Büyükşehir Belediyesi nin belli aralıklarla düzenlediği kent söyleşilerinden birine konuşmacı olarak katıldım bu hafta. Konumuz "İstanbul da Kadın Olmak" idi. Seçim öncesi yazılı ve görsel basında tartışmalar gırla giderken bizler bu şehrin sakinleri olarak dingin ve yapıcı bir toplantıda bir araya geldik, sorunlarımızı konuştuk ve bir de ortak çözüm önerilerimizi.
Nasıl bir şey bu şehirde "kadın başına" var olmak? Ve bizler neler yapabiliriz İstanbul u hepimiz için çok daha yaşanılası, adına ve şanına çok daha layık kılabilmek için? Dinleyicilerin çoğunu kadınların oluşturduğu bir salonda bunları konuştuk uzun uzadıya. Organizasyonda genç yöneticilerin varlığı hem dikkat çekici hem umut vericiydi. Bu şehrin iyiliği, güzelliği, selameti için çalışan genç insan sayısı ne kadar artarsa o kadar iyi.
Çocukluğumdan beri hayatım hep başka başka şehirlerde-ülkelerde geçmiş olsa da, yerleşiklikten ziyade göçebelikten feyz alsam da, İstanbul un hep apayrı bir yeri oldu bende. Hem hayatımda hem de yazımda, edebiyatımda. Tutkuyla, aşkla seviyorum bu şehri. Ve bilhassa sanat için, sanatçılar için, aslına bakarsanız hayata yakından bakmayı ve değerek yaşamayı seven herkes için İstanbul un bir hazine olduğuna inanıyorum. Bakıyorum şehr-i şehiri romanlarımda bir arka plan ya da dekor olarak kullanmamışım hiç. Daha ziyade bu şehri hep başlı başına bir karakter olarak anlattım –illa ki bir dişi karakter. Kadındır İstanbul. Kadınsıdır. Şairler ve yazarlar tarafından yüzyıllar var ki hep böyle anılmıştır. Güçlü, cazibeli, ışıl ışıl parıltılı ama bir o kadar ona âşık olanı üzen, yoran, yıpratan bir kadın olarak...
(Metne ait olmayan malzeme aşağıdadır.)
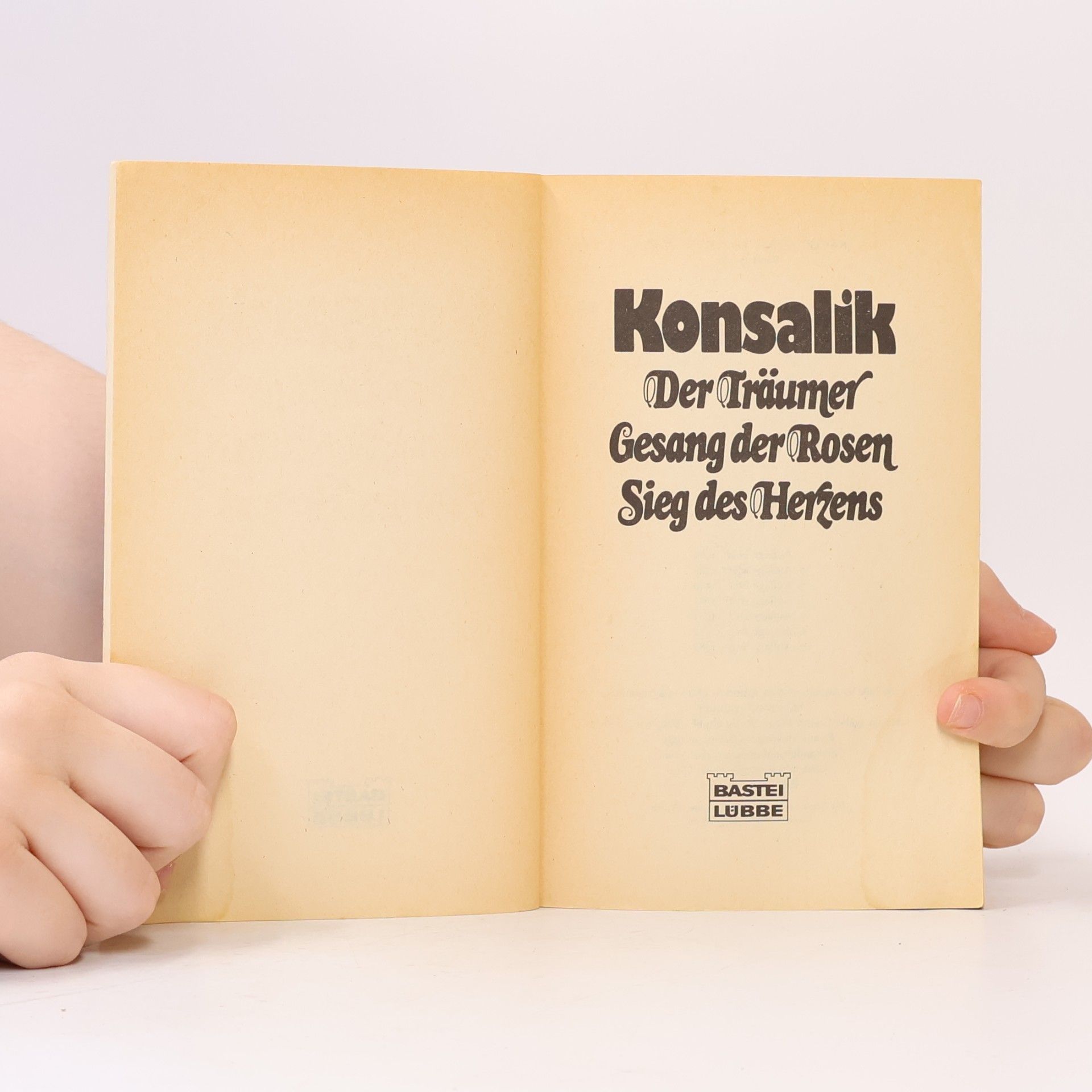 Heinz Günther Konsalik Der Träumer. Gesang der Rosen. Sieg des Herzens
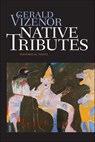 Native Tributes - Gerald Vizenor - 9780819578266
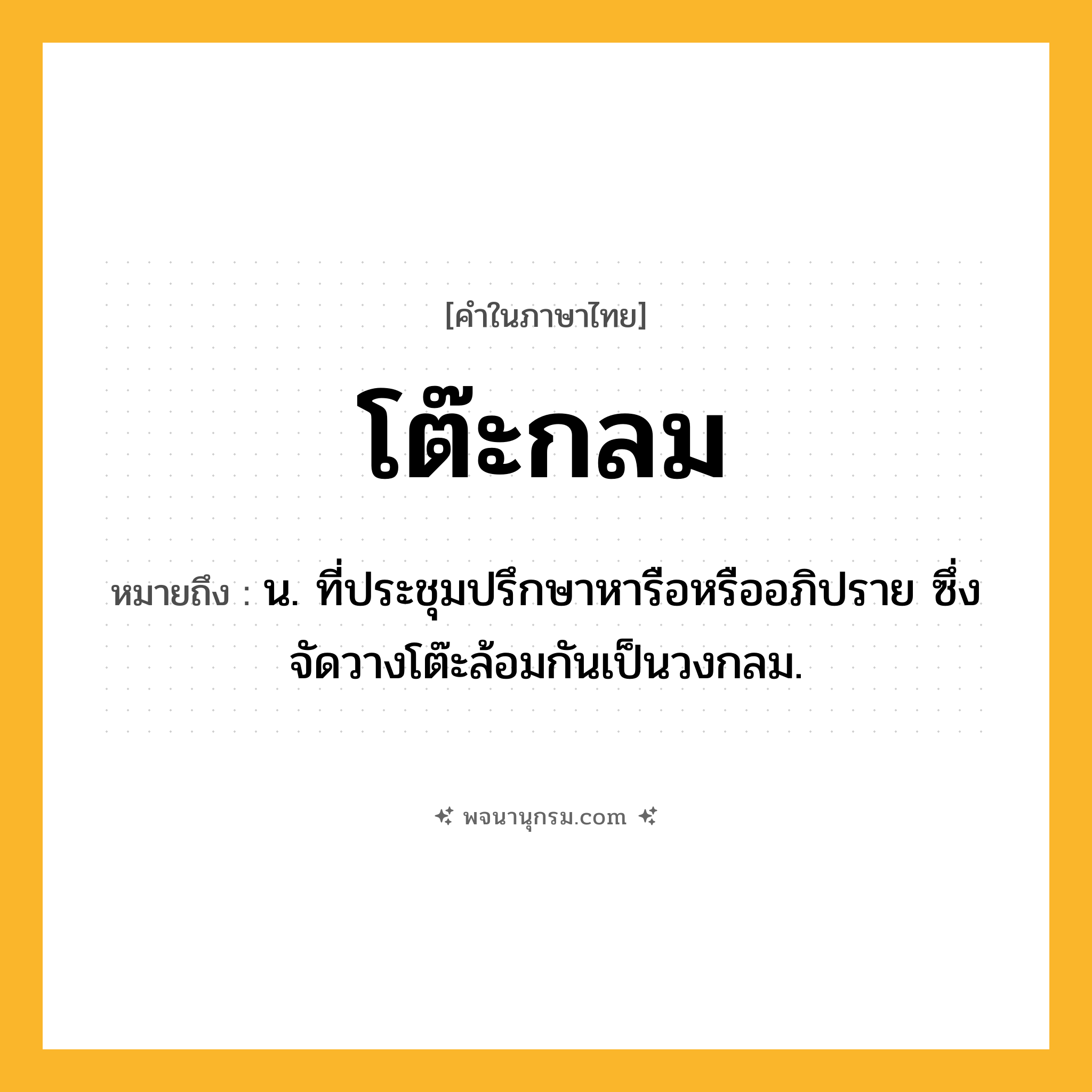 โต๊ะกลม ความหมาย หมายถึงอะไร?, คำในภาษาไทย โต๊ะกลม หมายถึง น. ที่ประชุมปรึกษาหารือหรืออภิปราย ซึ่งจัดวางโต๊ะล้อมกันเป็นวงกลม.
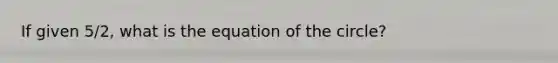 If given 5/2, what is the equation of the circle?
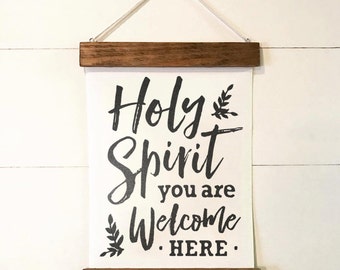 Christian Wall Decor | "Holy Spirit You Are Welcome Here" | Modern Farmhouse Wall Hanging, Fixer Upper Wall Decor, Modern Farm Decor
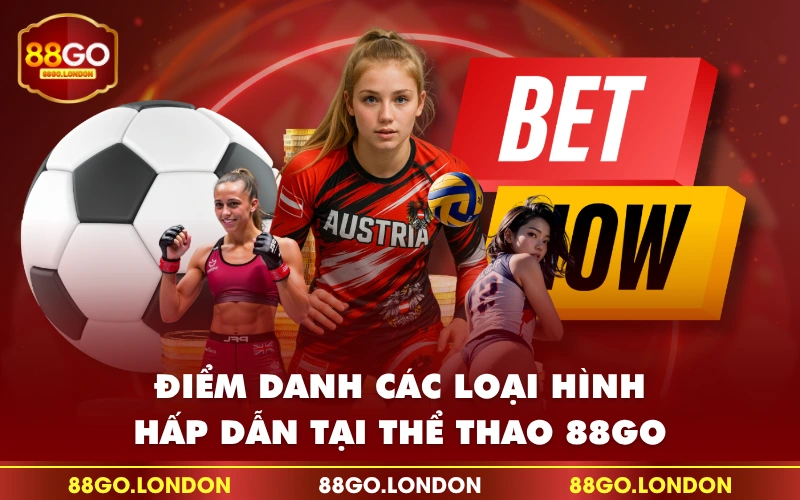Điểm danh các loại hình hấp dẫn tại thể thao 88GO Điểm danh các loại hình hấp dẫn tại thể thao 88GO
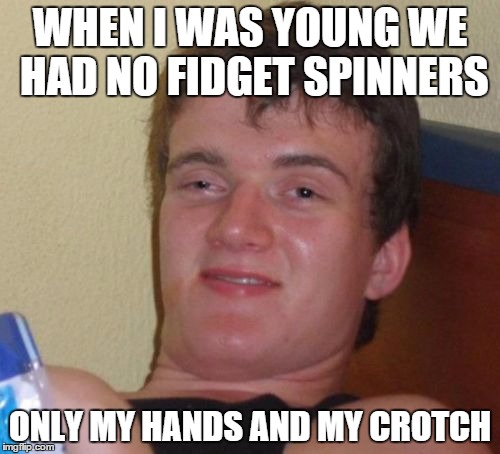 10 Guy Meme | WHEN I WAS YOUNG WE HAD NO FIDGET SPINNERS; ONLY MY HANDS AND MY CROTCH | image tagged in memes,10 guy | made w/ Imgflip meme maker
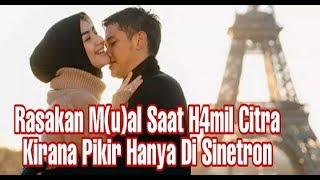 Rasakan Mu Saat H4Mil, Citra Kirana Saya Pikir A Ada Di Sinetron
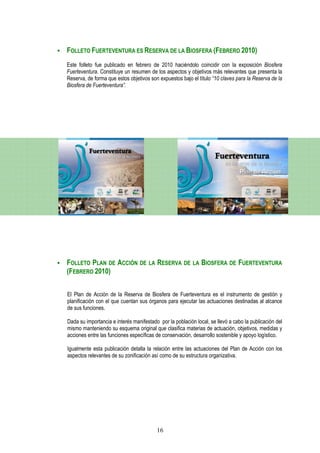 FOLLETO FUERTEVENTURA ES RESERVA DE LA BIOSFERA (FEBRERO 2010)
Este folleto fue publicado en febrero de 2010 haciéndolo coincidir con la exposición Biosfera
Fuerteventura. Constituye un resumen de los aspectos y objetivos más relevantes que presenta la
Reserva, de forma que estos objetivos son expuestos bajo el título “10 claves para la Reserva de la
Biosfera de Fuerteventura”.




FOLLETO PLAN DE ACCIÓN DE LA RESERVA DE LA BIOSFERA DE FUERTEVENTURA
(FEBRERO 2010)

El Plan de Acción de la Reserva de Biosfera de Fuerteventura es el instrumento de gestión y
planificación con el que cuentan sus órganos para ejecutar las actuaciones destinadas al alcance
de sus funciones.

Dada su importancia e interés manifestado por la población local, se llevó a cabo la publicación del
mismo manteniendo su esquema original que clasifica materias de actuación, objetivos, medidas y
acciones entre las funciones específicas de conservación, desarrollo sostenible y apoyo logístico.

Igualmente esta publicación detalla la relación entre las actuaciones del Plan de Acción con los
aspectos relevantes de su zonificación así como de su estructura organizativa.




                                         16
 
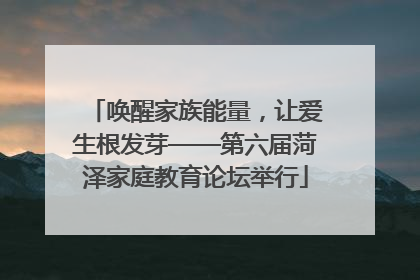 唤醒家族能量，让爱生根发芽——第六届菏泽家庭教育论坛举行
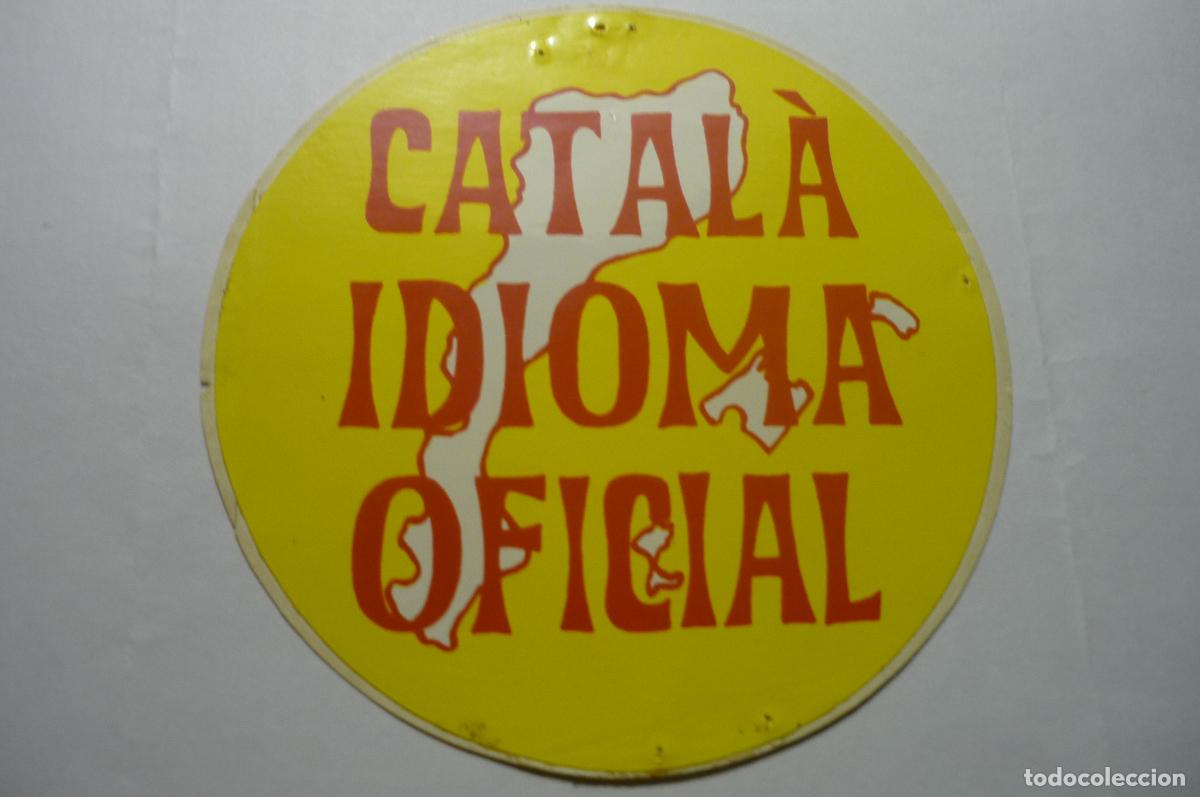 Pegatinas de colecci&oacute;n: pegatina en catalan catalan idioma oficial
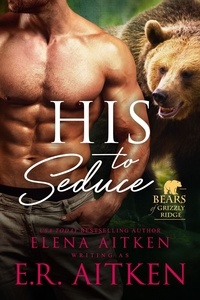  Elena Aitken et  E.R. Aitken - His to Seduce (A BBW Paranormal Shifter Romance) - Bears of Grizzly Ridge, #2.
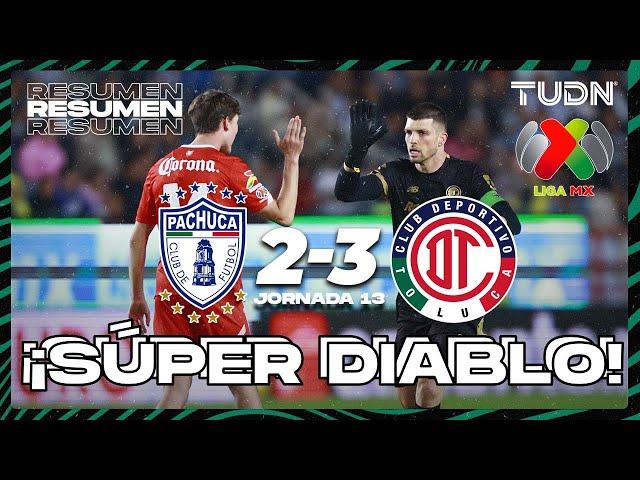 Resumen y goles | Pachuca 2-3 Toluca | CL2024 - Liga Mx J13 | TUDN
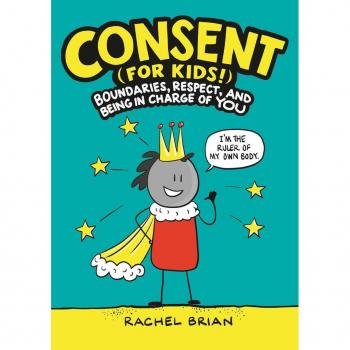 Consent for Kids: Boundaries, Respect & Being in Charge of YOU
İstanbul edebiyatçıların gözünde dişidir dişi olmasına da şehrin bugünkü hâline bakıldığında başka bir hakikat dikilir karşımıza: İstanbul da meydanlar, deniz kenarları, parklar, alanlar hep erkektir. Sokaklar erkektir. Erkeklere aittir! Ve hemen her kadın, kılığı kıyafeti ne olursa olsun, o kadar iyi bilir ki sokakların erkeklere ait olduğunu. Rahat yürüyemez. Kamusal alan bizlere kapalı olmasa da hep yarı kapalıdır. "Evde kalın" dercesine; kabul günlerine, ev toplantılarına sıkıştırılırız. Dar alanlara. Ne kadar hazin İstanbul gibi dişi bir şehrin sokaklarında kadınların 2009 senesinde bile hâlâ tedirgin oluşları!
Ben bir şehrin sokaklarının kadınlara açık olabileceğini 13-14 yaşımda İspanya da, Madrid de öğrendim. İlk orda gördüm sokakların erkek değil de kadın olabileceğini. Ve gıpta ettim. Sokaklarında kadınların rahatça, özgürce yürüyebildikleri bir şehir ne kadar güzel!
Şimdi seçim sonrası yepyeni bir sayfa açılacak önümüzde. Büyükşehir Belediyesi nin önünde yapacak mühim işler olacak. İhaleler, yollar, köprüler... büyük projeler. Onların arasında benim bu önerim belki "küçük ve ehemmiyetsiz" bulunacak. Ama inanıyorum ki İstanbul u yaşanılası kılmak ve çocuklarımıza çok daha güzel bir dünya devretmek istiyorsak ve bu isteğimizde samimiysek bu konuya zaman ve emek sarf etmeliyiz: İstanbul u sokaklarında kadınların rahatça dolaştıkları bir şehir yapmak için hepimiz kafa kafaya vermeli, beraber çaba göstermeliyiz. İdeolojik ya da siyasi çekişmeleri bir kenara bırakmalı, farklılıklarımıza rağmen değil farklılıklarımızla beraber üreterek ortak bir yaşam ahlakı ve edebi geliştirmeliyiz. Daha huzurlu, daha güzel, daha "kadınsı" bir şehir için... şimdi bunun tam zamanı!